▶ _EXERCISE DESCRIPTION_: Express the lines from the one with "What is the distance between the viewpoint" up to and including the one with "point (99, 265), point" as a JSON list of strings, one string per line, omitting blank lines.

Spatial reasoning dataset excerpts
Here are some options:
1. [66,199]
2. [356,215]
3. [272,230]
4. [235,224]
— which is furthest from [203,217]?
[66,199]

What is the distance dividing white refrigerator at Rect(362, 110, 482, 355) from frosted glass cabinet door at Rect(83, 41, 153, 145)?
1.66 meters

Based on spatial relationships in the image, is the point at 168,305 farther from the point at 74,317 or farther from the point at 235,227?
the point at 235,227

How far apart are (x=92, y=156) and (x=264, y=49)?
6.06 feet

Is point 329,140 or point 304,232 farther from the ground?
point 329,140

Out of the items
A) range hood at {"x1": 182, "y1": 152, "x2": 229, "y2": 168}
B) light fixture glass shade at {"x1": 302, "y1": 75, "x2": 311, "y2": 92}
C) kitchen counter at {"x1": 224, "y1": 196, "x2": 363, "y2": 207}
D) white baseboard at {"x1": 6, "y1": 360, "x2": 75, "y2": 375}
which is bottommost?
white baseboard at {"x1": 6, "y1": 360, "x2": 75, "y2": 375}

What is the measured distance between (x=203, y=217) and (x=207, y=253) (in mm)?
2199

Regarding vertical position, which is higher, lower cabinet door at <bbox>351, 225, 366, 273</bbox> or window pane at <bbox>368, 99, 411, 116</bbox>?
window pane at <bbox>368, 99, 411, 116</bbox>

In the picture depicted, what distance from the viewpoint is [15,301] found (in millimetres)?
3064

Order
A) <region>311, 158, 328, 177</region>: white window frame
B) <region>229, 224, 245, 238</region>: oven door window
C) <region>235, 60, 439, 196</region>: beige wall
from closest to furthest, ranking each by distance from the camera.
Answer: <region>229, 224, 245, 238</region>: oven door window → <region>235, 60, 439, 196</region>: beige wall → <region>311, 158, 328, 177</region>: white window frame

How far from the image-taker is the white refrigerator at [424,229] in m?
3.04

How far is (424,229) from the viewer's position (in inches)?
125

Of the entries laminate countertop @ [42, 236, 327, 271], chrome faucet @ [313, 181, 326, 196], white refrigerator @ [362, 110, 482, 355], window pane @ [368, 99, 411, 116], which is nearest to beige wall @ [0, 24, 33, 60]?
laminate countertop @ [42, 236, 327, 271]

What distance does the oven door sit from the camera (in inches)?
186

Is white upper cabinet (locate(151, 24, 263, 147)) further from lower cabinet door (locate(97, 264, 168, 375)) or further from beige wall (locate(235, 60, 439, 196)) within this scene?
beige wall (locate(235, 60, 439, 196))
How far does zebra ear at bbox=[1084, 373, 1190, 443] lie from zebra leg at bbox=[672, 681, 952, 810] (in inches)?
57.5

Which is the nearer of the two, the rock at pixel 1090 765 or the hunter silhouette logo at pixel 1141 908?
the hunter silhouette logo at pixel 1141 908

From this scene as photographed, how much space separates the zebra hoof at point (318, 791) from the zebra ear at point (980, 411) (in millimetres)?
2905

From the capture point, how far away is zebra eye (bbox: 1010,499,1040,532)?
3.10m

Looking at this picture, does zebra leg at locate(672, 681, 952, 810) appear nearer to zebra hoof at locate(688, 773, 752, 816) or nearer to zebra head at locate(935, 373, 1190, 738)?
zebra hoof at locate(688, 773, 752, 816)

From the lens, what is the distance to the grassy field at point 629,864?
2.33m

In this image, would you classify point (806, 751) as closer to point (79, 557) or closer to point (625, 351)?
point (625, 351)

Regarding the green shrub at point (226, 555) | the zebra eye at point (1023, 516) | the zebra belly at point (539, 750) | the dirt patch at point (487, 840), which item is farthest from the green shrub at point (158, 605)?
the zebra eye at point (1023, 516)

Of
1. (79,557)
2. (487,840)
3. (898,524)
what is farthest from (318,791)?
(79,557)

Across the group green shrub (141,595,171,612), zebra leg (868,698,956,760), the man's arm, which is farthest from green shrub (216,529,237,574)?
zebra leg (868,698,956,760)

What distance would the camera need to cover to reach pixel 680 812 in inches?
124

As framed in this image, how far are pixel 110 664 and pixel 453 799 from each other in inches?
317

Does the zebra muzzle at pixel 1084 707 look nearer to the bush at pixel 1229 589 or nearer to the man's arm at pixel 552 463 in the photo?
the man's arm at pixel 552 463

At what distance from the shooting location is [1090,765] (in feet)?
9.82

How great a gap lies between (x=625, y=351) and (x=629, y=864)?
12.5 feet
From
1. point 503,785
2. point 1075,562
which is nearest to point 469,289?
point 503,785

---

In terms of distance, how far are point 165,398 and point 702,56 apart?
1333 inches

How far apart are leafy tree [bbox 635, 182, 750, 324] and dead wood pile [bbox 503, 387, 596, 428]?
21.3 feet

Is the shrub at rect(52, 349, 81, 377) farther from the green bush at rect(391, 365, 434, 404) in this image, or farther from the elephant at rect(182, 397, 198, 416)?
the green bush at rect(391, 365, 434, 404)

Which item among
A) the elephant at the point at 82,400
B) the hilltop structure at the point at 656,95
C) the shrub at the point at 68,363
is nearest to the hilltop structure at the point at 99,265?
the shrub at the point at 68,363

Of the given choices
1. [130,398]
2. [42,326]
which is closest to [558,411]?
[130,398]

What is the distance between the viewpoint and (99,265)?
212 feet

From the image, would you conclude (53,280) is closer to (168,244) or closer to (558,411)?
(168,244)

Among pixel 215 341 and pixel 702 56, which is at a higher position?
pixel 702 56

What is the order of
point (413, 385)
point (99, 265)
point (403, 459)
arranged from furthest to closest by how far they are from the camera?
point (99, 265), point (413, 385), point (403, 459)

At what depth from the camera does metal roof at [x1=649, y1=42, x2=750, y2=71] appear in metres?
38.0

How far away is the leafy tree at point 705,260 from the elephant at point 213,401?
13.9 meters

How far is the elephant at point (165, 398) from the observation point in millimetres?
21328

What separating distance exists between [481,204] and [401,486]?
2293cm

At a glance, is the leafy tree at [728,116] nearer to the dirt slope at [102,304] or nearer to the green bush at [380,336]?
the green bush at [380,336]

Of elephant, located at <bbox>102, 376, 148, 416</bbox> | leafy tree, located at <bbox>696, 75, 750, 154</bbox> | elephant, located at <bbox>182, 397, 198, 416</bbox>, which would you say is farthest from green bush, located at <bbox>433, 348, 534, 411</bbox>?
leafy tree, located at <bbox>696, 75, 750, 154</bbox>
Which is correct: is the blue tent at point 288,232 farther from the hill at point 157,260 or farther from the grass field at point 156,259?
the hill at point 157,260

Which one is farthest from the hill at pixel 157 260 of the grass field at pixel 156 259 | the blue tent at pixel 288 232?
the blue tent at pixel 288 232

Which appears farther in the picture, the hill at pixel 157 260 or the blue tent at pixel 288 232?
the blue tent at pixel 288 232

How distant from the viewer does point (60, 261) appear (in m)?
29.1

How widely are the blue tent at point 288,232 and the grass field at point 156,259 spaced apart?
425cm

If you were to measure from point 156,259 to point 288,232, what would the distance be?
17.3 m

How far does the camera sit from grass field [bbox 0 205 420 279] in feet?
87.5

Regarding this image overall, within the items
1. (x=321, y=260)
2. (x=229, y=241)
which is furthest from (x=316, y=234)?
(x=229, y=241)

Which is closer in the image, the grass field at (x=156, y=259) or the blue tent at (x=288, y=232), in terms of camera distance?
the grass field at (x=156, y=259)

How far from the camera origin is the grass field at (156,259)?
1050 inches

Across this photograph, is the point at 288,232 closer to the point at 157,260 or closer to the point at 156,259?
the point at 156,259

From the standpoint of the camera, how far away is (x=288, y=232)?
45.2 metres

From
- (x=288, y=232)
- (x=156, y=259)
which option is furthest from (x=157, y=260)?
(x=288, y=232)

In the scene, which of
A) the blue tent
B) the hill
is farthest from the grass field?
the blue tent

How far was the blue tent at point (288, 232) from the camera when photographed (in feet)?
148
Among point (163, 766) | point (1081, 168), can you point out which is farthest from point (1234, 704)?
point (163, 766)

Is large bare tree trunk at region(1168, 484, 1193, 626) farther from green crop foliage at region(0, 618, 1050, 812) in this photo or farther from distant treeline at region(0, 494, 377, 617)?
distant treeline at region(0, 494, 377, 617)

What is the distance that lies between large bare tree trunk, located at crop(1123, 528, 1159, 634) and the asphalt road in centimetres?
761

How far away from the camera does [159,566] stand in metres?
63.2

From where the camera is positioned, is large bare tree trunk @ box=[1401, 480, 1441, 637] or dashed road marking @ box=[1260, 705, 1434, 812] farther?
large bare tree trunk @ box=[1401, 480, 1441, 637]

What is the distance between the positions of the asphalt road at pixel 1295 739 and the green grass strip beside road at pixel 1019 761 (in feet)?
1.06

▶ _WRITTEN ANSWER_:
[
  "What is the distance between the viewpoint and (99,265)?",
  "212 feet",
  "From the image, would you conclude (53,280) is closer to (168,244) or closer to (558,411)?",
  "(168,244)",
  "Among pixel 215 341 and pixel 702 56, which is at a higher position?",
  "pixel 702 56",
  "What is the order of",
  "point (413, 385)",
  "point (99, 265)",
  "point (403, 459)",
  "arranged from furthest to closest by how far they are from the camera?",
  "point (99, 265), point (413, 385), point (403, 459)"
]